Image credit Randeep Maddoke via Wikimedia Commons CC0 1.0.

No other Republic Day—a national holiday in January marking when India became an official republic in 1950—has witnessed such unprecedented levels of public claims over their nation. The streets of Delhi were enlivened with spontaneous marches of hundreds of thousands of peasants who wanted a serious say in Res Publica or public affairs. Within a bouquet of lame excuses intended to stop the peasant march, one had been particularly ironic—that this demonstration was a “conspiracy” to defame India before the world by having a tractor parade in the capital on Republic Day.

The struggling peasants proved that they held high the banner of the “world’s largest democracy,” while the present regime is hell bent on trampling down and doing away with whatever democratic values are left in the country.

Earlier, in an interesting twist to the tale, the Union government on January 20 proposed to suspend the three contentious farm laws for one and a half years, and set up a joint committee to discuss the legislation. However, Samjukta Kisan Morcha rejected the offer the very next day. It resolutely clarified that the movement will continue until the three anti-farmer laws are completely repealed. The All India Kisan Sangharsh Coordination Committee (AIKSCC) was also determined to carry out its scheduled tractor parade on Republic day.
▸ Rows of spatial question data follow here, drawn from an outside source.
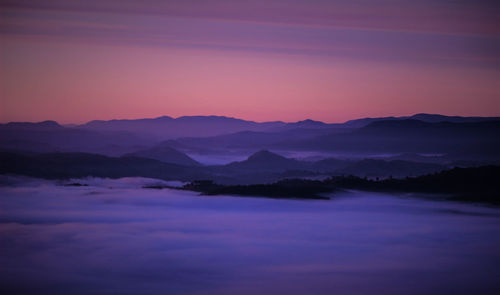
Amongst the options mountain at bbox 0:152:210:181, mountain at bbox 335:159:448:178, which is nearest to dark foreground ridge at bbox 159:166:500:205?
mountain at bbox 335:159:448:178

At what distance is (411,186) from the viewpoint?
1080 inches

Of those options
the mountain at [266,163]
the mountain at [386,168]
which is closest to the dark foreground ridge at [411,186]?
the mountain at [386,168]

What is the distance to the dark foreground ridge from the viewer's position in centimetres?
2474

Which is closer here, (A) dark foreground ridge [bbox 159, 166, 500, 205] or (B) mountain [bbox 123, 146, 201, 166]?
(A) dark foreground ridge [bbox 159, 166, 500, 205]

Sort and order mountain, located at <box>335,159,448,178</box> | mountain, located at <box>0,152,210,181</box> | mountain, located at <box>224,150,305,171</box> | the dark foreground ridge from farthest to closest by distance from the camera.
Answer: mountain, located at <box>224,150,305,171</box> < mountain, located at <box>335,159,448,178</box> < mountain, located at <box>0,152,210,181</box> < the dark foreground ridge

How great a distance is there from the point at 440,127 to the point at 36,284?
11284 centimetres

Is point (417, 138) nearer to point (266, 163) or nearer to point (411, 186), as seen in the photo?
point (266, 163)

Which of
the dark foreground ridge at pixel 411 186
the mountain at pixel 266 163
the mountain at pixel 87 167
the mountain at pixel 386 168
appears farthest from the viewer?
the mountain at pixel 266 163

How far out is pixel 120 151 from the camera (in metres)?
86.8

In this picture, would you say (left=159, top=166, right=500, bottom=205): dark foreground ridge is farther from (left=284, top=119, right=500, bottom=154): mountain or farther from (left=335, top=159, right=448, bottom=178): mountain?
(left=284, top=119, right=500, bottom=154): mountain

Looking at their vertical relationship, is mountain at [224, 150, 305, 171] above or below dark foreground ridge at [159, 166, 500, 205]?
above

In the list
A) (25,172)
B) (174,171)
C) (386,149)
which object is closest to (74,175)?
(25,172)

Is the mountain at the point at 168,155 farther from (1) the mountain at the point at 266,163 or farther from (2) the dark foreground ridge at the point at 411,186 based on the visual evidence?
(2) the dark foreground ridge at the point at 411,186

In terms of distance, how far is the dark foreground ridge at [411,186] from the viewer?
24744 mm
Not long after that,the Supreme Court had expressed intentions to stay the implementation of the controversial agricultural laws. It proposed to form an independent committee chaired by a former Chief Justice to “amicably resolve” the stand-off between the farmers and the government. Of course, there were serious questions about the “independence” of the committee. Nevertheless, the first signs of backing down were obvious.

Government forced to step backwards

Given the belligerent and antagonistic attitude of the current government, the announcement of the Union Agriculture Minister, Narendra Singh Tomar, about delaying the laws might have appeared a little unusual. But it was not entirely surprising. The unions were determined to have a tractor rally on Republic Day. The government hoped that it would force them to rethink their months-long agitation and tamely vacate their blockade of the national capital. Various measures, including threat and intimidation, to dissuade the farmers were tried and tested earlier, all in vain.
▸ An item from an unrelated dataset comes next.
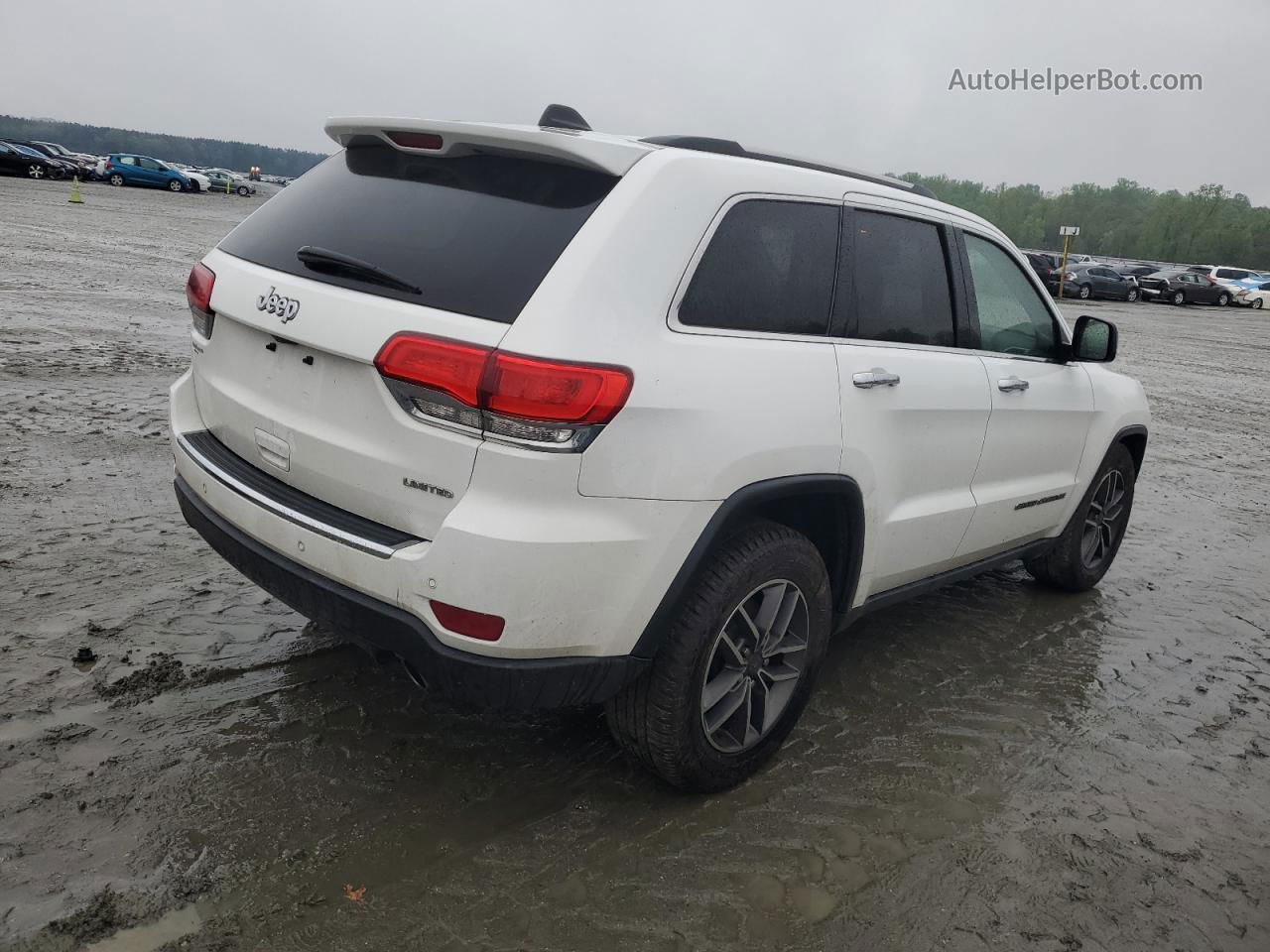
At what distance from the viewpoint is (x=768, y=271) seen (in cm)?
308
In an attempt to discredit the agitation, a section of the ruling dispensation hurled accusations of infiltration by Sikh separatist elements. This foul play resulted in a backlash and the government ministers in charge of negotiations with farmers’ unions had no option but to dismiss the allegations, washing their hands of them.

Peasants fight for livelihoods

Can this be termed a partial advance? Sure. Are there reasons to celebrate? Of course, yes. While it is important not to be overwhelmed or get carried away, there are enough reasons to feel confident about this collective action that has put the government on the back foot. Certainly, the credit goes to millions of peasants of this country who have relentlessly fought with their backs to the wall. The peasantry is clearly fighting for control over its own destiny (lives and livelihoods) against corporate control of agriculture ushered in by this government.
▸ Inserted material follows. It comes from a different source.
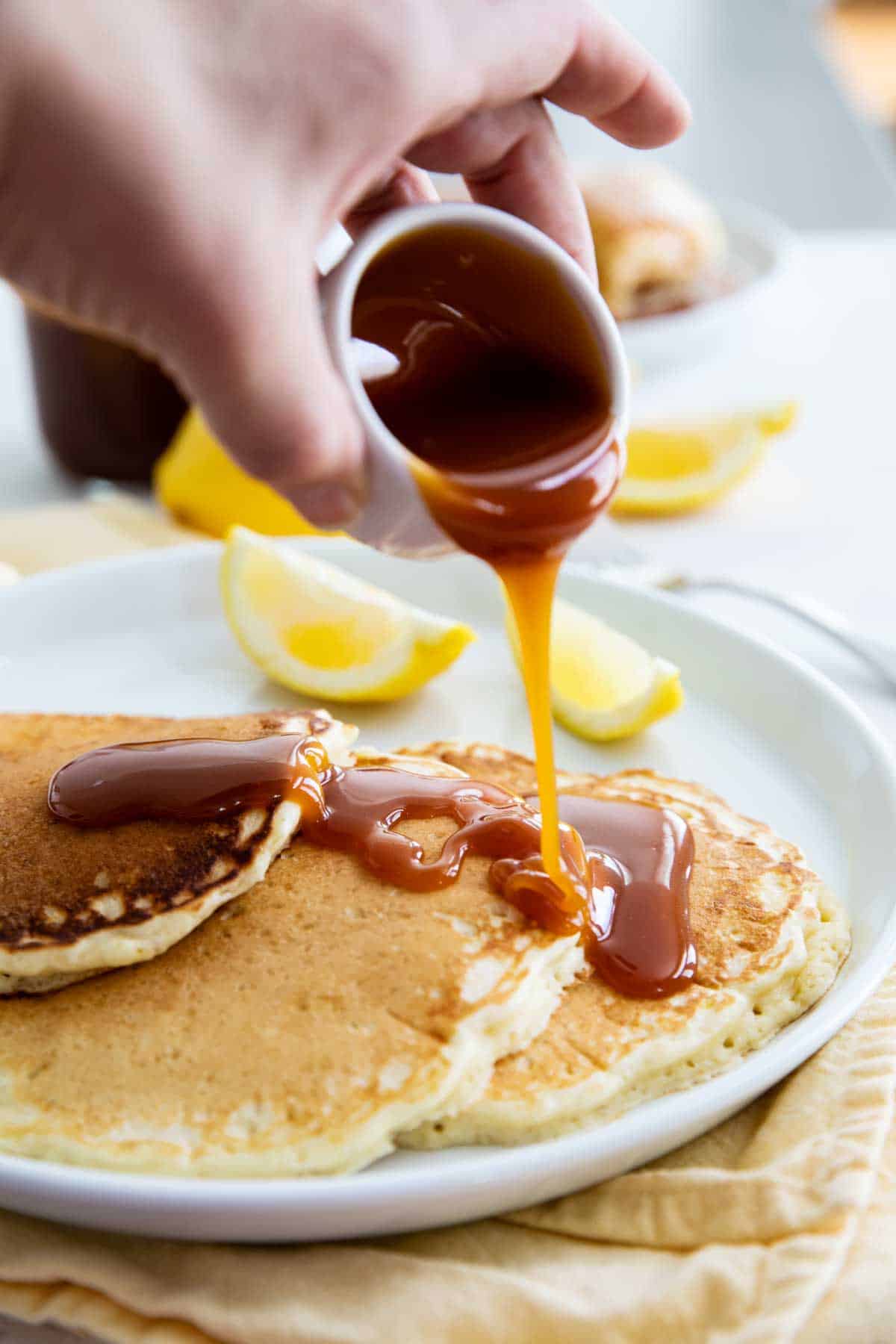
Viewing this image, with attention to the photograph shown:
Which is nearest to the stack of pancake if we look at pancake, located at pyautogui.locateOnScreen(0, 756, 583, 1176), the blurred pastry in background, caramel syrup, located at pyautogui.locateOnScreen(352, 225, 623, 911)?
pancake, located at pyautogui.locateOnScreen(0, 756, 583, 1176)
A deep agricultural crisis has engulfed the country for the last three decades. It has led to over 300,000 farmers committing suicide due to severe indebtedness. This chronic rural distress has forced thousands to leave their villages and migrate towards urban centers in search of an uncertain future. This situation cannot be undone so easily. We need a larger political battle to defeat it. But the current struggle is a significant step in that direction. It has instilled hope in the minds of millions who want to fight this fascist regime and regain the democratic soul of the nation.

The recent farm bills, plus the new labor codes, are attempts to carry out an unprecedented degree of reform that gives the big bourgeoisie a free hand to run the economy. There is no doubt that they are backing it very strongly. The labor codes are an attempt to flexibilize employment by giving owners the right to “hire and fire” employees and doing away with minimum legal guarantees. The farm bills can be seen as a response to the agrarian crisis from the Right. They are ably supported by the media and a pet group of economists, attempting to craft popular public opinion about the laws. Many have gone to the extent of heralding them as something that will revolutionize the Indian agricultural sector. Fortunately, the farmers are oblivious to such enlightened counsel.

The strength and the prestige of the agitation stems from the courage and tactical ingenuity of a movement that has a real economic base. It is an endorsement of the fact that the neoliberal agenda, internalized by all political parties in India including sections of the mainstream Left, continues to be resisted from below. The resilience shown by the peasants, mostly from Punjab and Haryana, and their organizations is exemplary and, frankly, much more radical than the politics of the existing Left parties.

The crisis of the Left

The crisis of the Left partially explains the relative inertia on the part of the trade unions and the overall workers movement to come out in full support of the current protests. There have been minuscule attempts by workers to join in unison with the agitating farmers. One fears that they are squandering a golden chance to launch similar offensives, in their own interests, while the iron is hot.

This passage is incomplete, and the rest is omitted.